On January 28, Industrial and Commercial Bank of China (ICBC) completed its acquisition of Seng Heng Bank (SHB) in Macao which will see ICBC pay 4.68 billion patacas (590 million U.S. dollars) to buy a 79.93-percent stake in SHB, according to a joint press release from the two banks.
"The purchase of SHB shares constitutes an important strategic move for ICBC ... which helps elevate the bank to the leading position in Hong Kong-Macau-Zhuhai economic zone as well as in the regional and international banking arena," said Jiang Jianqing, ICBC Chairman, at the closing ceremony of the acquisition.
Early on August 2007, ICBC has entered a sales and purchase agreement with STDM (Socideade de Turismo e Diversoes de Macao), SHB's holding company, and Vice Chairman of SHB Patrick Huen
Founded in 1972, Seng Heng Bank is Macao's third largest commercial bank in terms of total assets. Statistics showed that by the end of 2006, the Macao lender's assets totaled 25.39 billion patacas (3.17 billion U.S. dollars).
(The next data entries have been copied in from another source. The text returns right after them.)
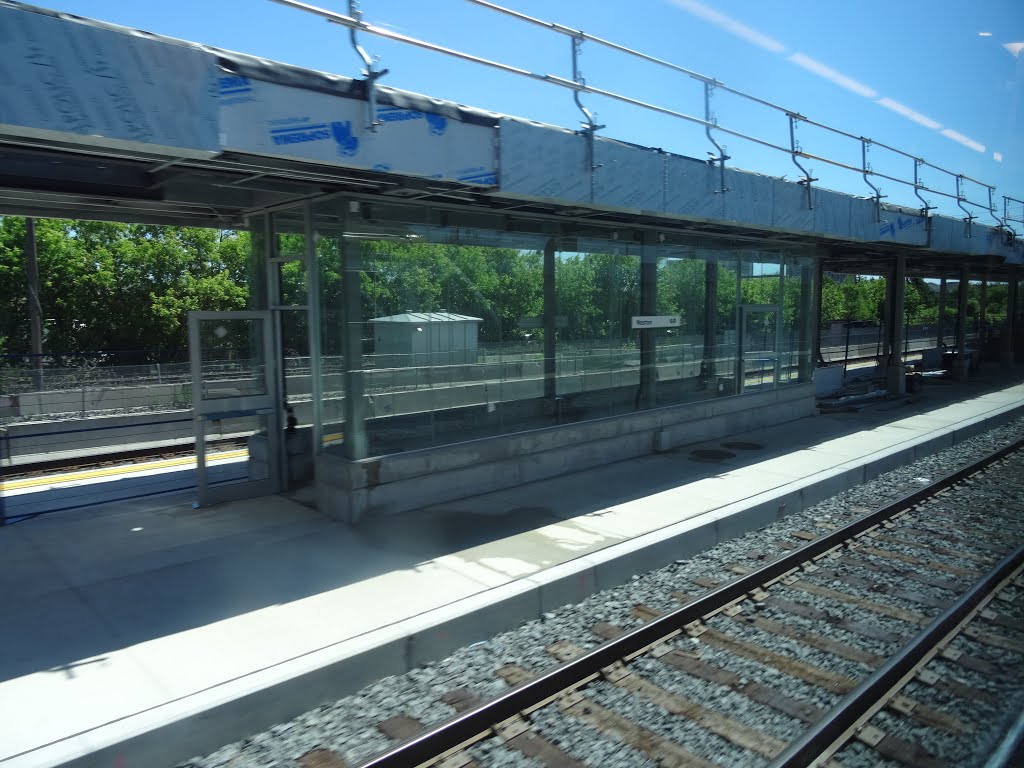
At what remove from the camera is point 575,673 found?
4766 mm

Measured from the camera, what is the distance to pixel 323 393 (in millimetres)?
8266

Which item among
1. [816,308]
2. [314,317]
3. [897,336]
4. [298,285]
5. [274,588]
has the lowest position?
[274,588]

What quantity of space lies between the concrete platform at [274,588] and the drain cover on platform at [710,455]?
695mm

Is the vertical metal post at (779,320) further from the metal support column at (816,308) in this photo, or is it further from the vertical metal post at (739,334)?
the metal support column at (816,308)

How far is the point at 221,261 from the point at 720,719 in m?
28.7

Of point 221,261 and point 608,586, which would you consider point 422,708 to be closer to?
point 608,586

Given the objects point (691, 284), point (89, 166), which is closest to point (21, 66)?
point (89, 166)

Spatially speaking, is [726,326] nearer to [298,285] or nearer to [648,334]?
[648,334]

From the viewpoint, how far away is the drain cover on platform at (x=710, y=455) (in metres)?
11.2

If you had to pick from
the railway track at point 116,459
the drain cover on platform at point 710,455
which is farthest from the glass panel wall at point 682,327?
the railway track at point 116,459

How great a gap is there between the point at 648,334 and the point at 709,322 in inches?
76.0

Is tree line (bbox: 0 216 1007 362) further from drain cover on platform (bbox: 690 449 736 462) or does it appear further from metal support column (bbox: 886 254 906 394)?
metal support column (bbox: 886 254 906 394)

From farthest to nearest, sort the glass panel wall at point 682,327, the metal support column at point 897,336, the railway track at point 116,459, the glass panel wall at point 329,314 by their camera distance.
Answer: the metal support column at point 897,336 < the glass panel wall at point 682,327 < the railway track at point 116,459 < the glass panel wall at point 329,314

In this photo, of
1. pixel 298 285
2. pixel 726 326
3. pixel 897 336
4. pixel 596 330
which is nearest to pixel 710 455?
pixel 596 330
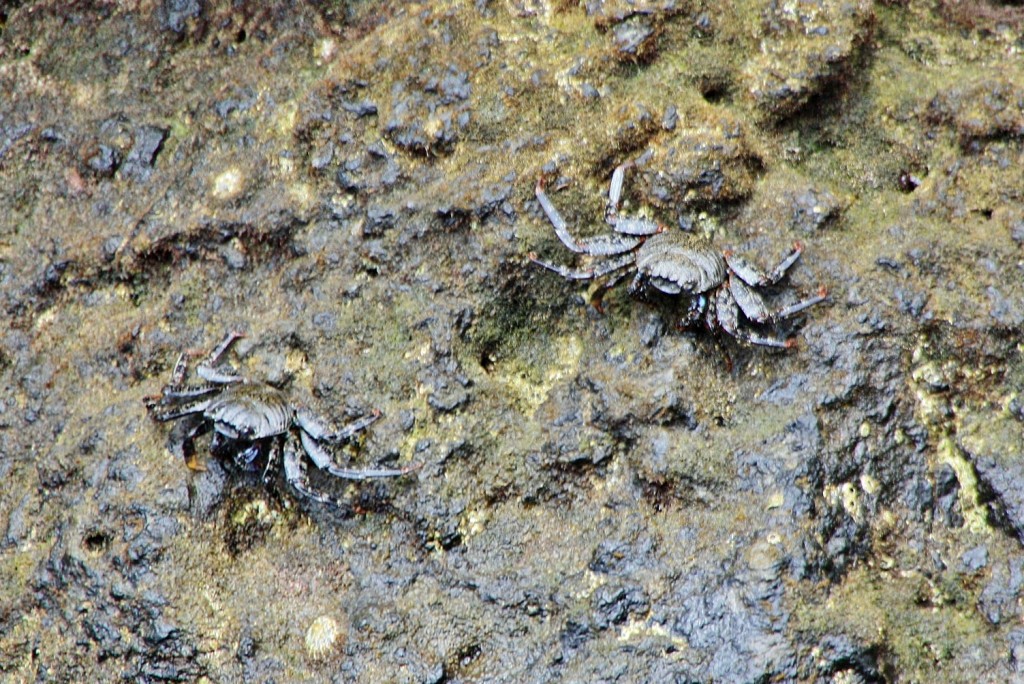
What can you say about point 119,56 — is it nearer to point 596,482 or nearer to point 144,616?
point 144,616

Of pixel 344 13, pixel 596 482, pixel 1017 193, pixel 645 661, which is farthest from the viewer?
pixel 344 13

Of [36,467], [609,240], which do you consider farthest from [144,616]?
[609,240]

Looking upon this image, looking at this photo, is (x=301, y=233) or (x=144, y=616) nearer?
(x=144, y=616)

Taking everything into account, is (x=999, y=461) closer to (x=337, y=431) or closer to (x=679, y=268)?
(x=679, y=268)

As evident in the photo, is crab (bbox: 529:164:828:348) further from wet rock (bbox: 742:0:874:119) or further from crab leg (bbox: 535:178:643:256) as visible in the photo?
wet rock (bbox: 742:0:874:119)

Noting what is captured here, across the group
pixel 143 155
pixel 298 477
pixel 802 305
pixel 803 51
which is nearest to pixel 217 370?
pixel 298 477

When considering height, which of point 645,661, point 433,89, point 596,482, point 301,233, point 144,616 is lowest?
point 645,661
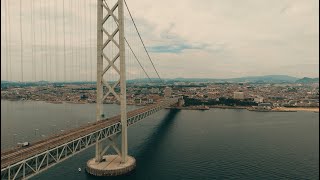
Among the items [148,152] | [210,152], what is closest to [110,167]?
[148,152]

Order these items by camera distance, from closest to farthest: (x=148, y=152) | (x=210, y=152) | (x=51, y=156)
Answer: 1. (x=51, y=156)
2. (x=210, y=152)
3. (x=148, y=152)

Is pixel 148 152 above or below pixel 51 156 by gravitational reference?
below

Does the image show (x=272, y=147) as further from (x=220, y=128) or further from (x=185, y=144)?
(x=220, y=128)

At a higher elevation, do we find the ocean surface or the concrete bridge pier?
the concrete bridge pier

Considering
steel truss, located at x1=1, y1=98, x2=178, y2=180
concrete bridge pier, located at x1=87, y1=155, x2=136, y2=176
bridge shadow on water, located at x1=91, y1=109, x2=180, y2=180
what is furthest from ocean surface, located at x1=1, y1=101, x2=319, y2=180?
steel truss, located at x1=1, y1=98, x2=178, y2=180

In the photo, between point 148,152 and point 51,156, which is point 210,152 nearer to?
point 148,152

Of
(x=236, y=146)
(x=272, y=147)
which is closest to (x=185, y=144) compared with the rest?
(x=236, y=146)

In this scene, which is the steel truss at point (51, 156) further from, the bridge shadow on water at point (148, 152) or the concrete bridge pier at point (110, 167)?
the bridge shadow on water at point (148, 152)

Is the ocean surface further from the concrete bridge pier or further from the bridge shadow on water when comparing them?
the concrete bridge pier

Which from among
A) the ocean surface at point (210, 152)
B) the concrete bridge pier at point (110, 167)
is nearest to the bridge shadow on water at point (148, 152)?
the ocean surface at point (210, 152)

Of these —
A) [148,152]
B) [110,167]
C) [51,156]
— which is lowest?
[148,152]

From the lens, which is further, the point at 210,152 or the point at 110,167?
the point at 210,152
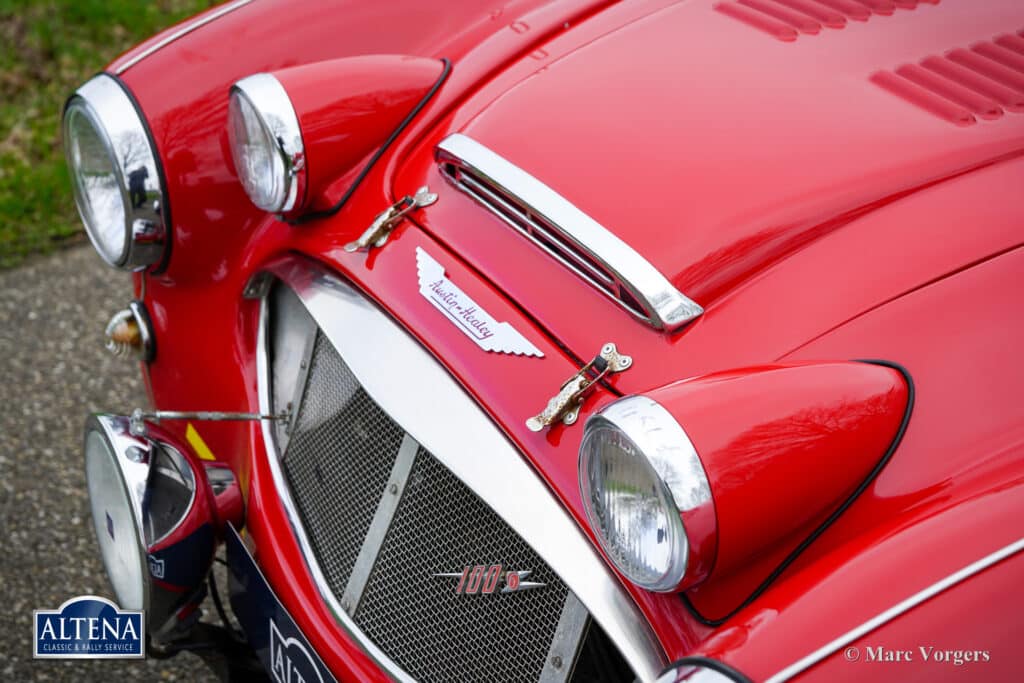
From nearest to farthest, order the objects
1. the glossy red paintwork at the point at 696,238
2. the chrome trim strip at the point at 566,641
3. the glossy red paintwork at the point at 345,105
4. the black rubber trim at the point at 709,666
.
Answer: the black rubber trim at the point at 709,666 < the glossy red paintwork at the point at 696,238 < the chrome trim strip at the point at 566,641 < the glossy red paintwork at the point at 345,105

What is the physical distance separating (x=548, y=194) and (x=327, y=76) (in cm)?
53

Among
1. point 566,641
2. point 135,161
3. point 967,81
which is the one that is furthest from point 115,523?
point 967,81

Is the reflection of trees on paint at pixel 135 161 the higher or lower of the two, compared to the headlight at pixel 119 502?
higher

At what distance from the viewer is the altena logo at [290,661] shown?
1585mm

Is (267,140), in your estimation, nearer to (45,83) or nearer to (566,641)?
(566,641)

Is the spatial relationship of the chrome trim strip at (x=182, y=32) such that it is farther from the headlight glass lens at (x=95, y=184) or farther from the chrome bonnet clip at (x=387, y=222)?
the chrome bonnet clip at (x=387, y=222)

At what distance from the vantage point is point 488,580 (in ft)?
4.64

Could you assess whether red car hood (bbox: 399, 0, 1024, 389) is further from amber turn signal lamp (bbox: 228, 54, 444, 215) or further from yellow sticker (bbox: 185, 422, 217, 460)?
yellow sticker (bbox: 185, 422, 217, 460)

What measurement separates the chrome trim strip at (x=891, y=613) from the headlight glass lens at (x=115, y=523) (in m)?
1.07

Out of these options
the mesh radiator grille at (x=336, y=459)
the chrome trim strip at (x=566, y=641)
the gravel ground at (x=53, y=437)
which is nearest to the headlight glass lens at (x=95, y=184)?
the mesh radiator grille at (x=336, y=459)

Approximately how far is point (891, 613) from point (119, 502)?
1246 mm

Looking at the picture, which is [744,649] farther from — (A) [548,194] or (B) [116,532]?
(B) [116,532]

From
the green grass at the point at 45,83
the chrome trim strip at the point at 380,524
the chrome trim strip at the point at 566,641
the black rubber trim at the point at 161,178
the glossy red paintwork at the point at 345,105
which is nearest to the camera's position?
the chrome trim strip at the point at 566,641

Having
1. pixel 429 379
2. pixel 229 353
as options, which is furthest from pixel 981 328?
pixel 229 353
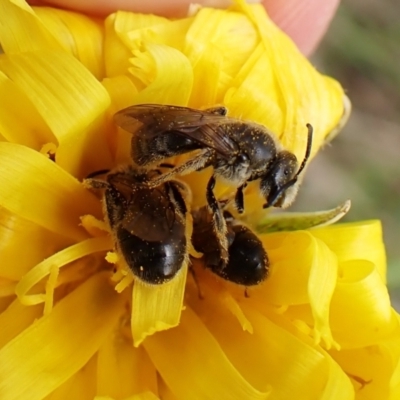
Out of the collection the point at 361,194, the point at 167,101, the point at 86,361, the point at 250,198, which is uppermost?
the point at 167,101

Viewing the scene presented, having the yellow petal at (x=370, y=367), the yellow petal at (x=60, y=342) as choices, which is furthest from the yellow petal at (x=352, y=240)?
the yellow petal at (x=60, y=342)

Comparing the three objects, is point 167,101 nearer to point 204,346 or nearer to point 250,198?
point 250,198

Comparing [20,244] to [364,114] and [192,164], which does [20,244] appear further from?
[364,114]

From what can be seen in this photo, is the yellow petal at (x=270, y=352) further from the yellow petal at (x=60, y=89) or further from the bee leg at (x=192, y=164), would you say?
the yellow petal at (x=60, y=89)

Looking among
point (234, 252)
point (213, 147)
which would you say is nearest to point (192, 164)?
point (213, 147)

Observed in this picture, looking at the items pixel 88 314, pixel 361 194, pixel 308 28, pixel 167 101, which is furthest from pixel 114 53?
pixel 361 194

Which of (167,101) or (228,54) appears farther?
(228,54)
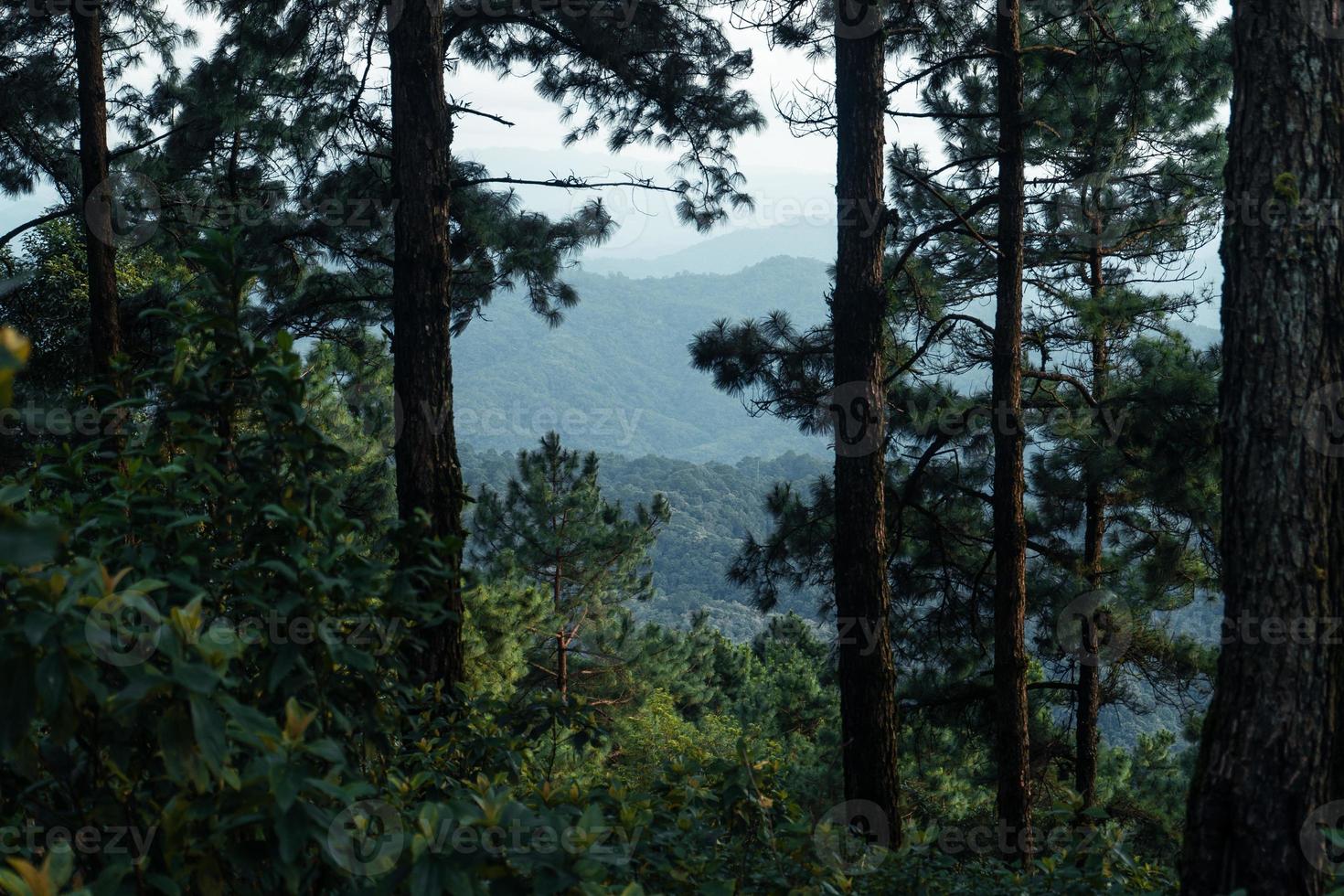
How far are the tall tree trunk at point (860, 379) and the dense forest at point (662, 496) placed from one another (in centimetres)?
3

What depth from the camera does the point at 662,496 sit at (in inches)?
773

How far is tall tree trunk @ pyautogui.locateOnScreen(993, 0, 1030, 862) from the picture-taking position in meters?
7.38

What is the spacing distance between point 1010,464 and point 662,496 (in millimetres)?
12428

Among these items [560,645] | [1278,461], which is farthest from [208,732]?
[560,645]

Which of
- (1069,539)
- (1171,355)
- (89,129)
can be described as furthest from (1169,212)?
(89,129)

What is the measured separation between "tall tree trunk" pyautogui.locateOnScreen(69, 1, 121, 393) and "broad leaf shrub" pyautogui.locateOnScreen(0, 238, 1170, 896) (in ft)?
20.6

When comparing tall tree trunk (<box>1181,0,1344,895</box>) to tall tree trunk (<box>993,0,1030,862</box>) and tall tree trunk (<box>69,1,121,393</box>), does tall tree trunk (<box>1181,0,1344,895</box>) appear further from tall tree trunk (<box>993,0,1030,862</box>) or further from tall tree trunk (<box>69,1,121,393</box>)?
tall tree trunk (<box>69,1,121,393</box>)

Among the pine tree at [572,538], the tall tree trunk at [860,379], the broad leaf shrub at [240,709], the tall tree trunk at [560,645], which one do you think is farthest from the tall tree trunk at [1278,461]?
the pine tree at [572,538]

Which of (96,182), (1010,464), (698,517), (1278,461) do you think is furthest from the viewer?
(698,517)

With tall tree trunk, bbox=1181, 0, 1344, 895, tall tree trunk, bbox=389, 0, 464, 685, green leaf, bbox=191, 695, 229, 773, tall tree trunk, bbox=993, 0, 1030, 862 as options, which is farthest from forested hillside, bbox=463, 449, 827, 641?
green leaf, bbox=191, 695, 229, 773

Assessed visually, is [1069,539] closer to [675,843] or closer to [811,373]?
[811,373]

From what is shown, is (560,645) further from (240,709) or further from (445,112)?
(240,709)

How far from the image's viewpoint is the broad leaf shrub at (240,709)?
128 cm

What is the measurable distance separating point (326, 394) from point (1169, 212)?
1372cm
"This is the first time for a Macao bank to be merged by a transnational one ever since the handover, which demonstrated the internationalization of Macao's financial industry as well as being a platform for companies from the Chinese mainland seeking overseas investment," noted Stanley Ho, Managing Director of STDM.
The acquisition of SHB was just part of ICBC's effort to make its first foray into the international financial market. Last year, ICBC purchased 20 percent equities in South African Standard Bank Group at the cost of 5.46 billion U.S. dollars and announced the establishment of subsidiaries in Moscow, Jakarta and Indonesia.